This is the mail archive of the
binutils@sourceware.org
mailing list for the binutils project.
Re: [PATCH 4/4] x86: fold certain AVX and AVX2 templates
On Fri, Dec 15, 2017 at 8:32 AM, Jan Beulich <jbeulich@suse.com> wrote:
>>>> "H.J. Lu" <hjl.tools@gmail.com> 12/15/17 2:10 PM >>>
>>On Fri, Dec 15, 2017 at 2:35 AM, Jan Beulich <JBeulich@suse.com> wrote:
>>> Just like for instructions in GPRs, there's no need to have separate
>>> templates for otherwise identical insns acting on XMM or YMM registers
>>> (or memory of the same size).
>>>
>>> gas/
>>> 2017-12-15 Jan Beulich <jbeulich@suse.com>
>>>
>>> * config/tc-i386.c (regymm, regzmm): Delete.
>>> (operand_type_register_match). Extend comment. Also handle some
>>> memory operands here.

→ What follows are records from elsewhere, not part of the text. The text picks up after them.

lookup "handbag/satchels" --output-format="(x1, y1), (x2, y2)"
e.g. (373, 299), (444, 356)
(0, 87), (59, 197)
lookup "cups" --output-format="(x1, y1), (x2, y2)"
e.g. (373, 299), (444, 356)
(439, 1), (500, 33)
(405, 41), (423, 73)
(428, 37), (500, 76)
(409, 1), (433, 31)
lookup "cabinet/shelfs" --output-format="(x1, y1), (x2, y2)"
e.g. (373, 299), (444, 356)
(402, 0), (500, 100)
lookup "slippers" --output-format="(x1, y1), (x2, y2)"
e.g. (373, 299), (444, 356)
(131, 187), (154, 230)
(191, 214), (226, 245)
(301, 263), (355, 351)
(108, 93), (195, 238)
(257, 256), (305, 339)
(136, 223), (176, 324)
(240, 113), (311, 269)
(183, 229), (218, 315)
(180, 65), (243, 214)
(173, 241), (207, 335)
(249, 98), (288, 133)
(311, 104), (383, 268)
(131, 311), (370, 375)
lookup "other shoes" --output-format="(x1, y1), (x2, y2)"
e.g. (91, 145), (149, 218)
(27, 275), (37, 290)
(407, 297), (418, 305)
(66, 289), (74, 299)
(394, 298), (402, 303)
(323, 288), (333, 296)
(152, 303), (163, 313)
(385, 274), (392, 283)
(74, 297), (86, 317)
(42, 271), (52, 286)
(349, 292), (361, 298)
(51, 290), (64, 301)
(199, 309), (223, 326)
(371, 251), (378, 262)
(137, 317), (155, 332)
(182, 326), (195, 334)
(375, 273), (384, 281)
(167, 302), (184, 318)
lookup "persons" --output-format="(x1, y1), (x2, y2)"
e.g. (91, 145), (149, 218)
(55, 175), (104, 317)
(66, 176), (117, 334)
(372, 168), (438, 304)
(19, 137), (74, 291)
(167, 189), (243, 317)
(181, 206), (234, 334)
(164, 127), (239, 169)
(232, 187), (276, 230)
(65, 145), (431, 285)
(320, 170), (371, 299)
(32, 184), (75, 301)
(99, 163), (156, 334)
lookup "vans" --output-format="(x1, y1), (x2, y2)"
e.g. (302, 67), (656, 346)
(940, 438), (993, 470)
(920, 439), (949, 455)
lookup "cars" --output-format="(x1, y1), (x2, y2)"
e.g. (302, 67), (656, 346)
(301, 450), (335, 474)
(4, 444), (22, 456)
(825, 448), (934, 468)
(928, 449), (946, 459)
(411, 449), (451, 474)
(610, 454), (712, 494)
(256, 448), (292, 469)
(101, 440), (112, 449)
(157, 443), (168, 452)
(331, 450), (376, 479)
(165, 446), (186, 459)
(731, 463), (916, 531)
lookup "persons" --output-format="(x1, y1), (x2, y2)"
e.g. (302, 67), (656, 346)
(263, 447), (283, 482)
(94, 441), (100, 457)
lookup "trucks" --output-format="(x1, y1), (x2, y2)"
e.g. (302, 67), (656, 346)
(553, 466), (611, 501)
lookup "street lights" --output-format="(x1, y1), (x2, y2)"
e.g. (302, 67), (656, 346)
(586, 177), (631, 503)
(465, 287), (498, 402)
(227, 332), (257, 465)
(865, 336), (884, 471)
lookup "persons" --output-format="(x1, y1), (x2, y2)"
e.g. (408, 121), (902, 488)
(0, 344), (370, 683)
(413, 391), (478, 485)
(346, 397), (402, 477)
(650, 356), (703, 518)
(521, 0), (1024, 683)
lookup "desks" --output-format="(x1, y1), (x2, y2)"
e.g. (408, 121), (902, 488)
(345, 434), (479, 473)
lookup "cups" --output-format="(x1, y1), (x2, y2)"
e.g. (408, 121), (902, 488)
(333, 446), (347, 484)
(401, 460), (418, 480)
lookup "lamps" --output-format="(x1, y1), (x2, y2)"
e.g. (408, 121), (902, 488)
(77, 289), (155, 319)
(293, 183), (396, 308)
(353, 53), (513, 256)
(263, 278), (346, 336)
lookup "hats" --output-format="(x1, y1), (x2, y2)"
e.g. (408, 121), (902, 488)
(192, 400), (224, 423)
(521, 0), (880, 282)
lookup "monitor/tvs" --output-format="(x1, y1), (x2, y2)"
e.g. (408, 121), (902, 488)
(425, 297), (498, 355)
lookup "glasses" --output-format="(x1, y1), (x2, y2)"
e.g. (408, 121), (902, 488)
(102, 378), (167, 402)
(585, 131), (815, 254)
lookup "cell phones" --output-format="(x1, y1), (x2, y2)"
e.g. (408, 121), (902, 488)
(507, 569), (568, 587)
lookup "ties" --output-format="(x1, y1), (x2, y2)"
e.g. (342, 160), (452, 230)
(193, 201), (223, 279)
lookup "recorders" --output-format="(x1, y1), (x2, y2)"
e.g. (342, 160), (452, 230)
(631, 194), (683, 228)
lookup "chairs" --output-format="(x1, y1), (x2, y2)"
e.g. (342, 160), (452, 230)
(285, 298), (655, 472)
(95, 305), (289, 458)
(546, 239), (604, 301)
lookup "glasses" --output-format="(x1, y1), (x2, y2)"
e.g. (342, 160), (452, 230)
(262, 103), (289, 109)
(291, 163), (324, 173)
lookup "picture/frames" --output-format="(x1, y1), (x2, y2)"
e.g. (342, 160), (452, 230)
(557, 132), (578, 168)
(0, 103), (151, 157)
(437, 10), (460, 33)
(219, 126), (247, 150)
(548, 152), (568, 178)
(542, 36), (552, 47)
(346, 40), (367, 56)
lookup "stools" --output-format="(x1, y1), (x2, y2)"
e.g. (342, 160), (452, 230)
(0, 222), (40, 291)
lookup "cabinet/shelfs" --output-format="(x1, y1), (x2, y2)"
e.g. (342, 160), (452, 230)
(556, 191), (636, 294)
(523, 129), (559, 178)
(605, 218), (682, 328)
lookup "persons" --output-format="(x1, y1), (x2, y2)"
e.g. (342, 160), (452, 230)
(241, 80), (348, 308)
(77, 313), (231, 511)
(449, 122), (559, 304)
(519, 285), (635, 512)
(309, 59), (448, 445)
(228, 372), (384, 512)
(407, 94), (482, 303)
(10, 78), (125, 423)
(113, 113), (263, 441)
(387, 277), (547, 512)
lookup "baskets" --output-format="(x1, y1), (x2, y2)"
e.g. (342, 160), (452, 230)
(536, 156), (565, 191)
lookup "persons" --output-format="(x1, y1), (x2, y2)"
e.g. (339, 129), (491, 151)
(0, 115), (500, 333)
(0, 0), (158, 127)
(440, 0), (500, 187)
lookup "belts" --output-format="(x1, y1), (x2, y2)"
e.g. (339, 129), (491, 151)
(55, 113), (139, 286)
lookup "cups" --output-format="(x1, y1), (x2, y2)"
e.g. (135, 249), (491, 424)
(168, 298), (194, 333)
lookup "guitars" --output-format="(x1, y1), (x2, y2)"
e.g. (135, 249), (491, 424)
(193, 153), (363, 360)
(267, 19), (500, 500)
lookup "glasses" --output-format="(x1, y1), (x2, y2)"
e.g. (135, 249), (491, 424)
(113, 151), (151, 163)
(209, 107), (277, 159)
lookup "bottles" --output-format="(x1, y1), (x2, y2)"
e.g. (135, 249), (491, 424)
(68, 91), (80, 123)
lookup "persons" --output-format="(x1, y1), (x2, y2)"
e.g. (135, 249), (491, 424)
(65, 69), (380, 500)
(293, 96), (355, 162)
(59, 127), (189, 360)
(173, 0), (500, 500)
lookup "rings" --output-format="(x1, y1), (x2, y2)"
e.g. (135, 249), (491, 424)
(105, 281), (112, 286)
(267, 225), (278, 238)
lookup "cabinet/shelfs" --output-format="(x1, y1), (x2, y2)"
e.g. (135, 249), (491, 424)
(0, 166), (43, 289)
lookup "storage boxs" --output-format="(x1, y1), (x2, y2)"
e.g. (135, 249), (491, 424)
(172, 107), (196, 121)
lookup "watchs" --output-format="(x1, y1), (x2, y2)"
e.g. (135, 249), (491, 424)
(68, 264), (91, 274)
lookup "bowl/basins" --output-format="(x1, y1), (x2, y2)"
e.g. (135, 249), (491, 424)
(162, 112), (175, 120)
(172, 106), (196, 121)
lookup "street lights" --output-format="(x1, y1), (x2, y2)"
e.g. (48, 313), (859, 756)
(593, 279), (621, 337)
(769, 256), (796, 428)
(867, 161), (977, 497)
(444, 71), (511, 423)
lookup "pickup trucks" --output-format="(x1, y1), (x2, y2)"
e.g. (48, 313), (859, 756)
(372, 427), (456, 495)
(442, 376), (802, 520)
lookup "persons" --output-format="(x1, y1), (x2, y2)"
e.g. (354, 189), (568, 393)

Extend to cover .regsimd.
>>> (build_vex_prefix): Derive vector_length from actual operand
>>> size.
>>> (process_operands, build_modrm_byte): Use .regsimd.
>>>
>>> opcodes/
>>> 2017-12-15 Jan Beulich <jbeulich@suse.com>
>>>
>>> * i386-gen.c (operand_type_init): Delete OPERAND_TYPE_REGYMM and
>>> OPERAND_TYPE_REGZMM entries.
>>> * i386-opc.h (enum of opcode modifiers): Extend comment.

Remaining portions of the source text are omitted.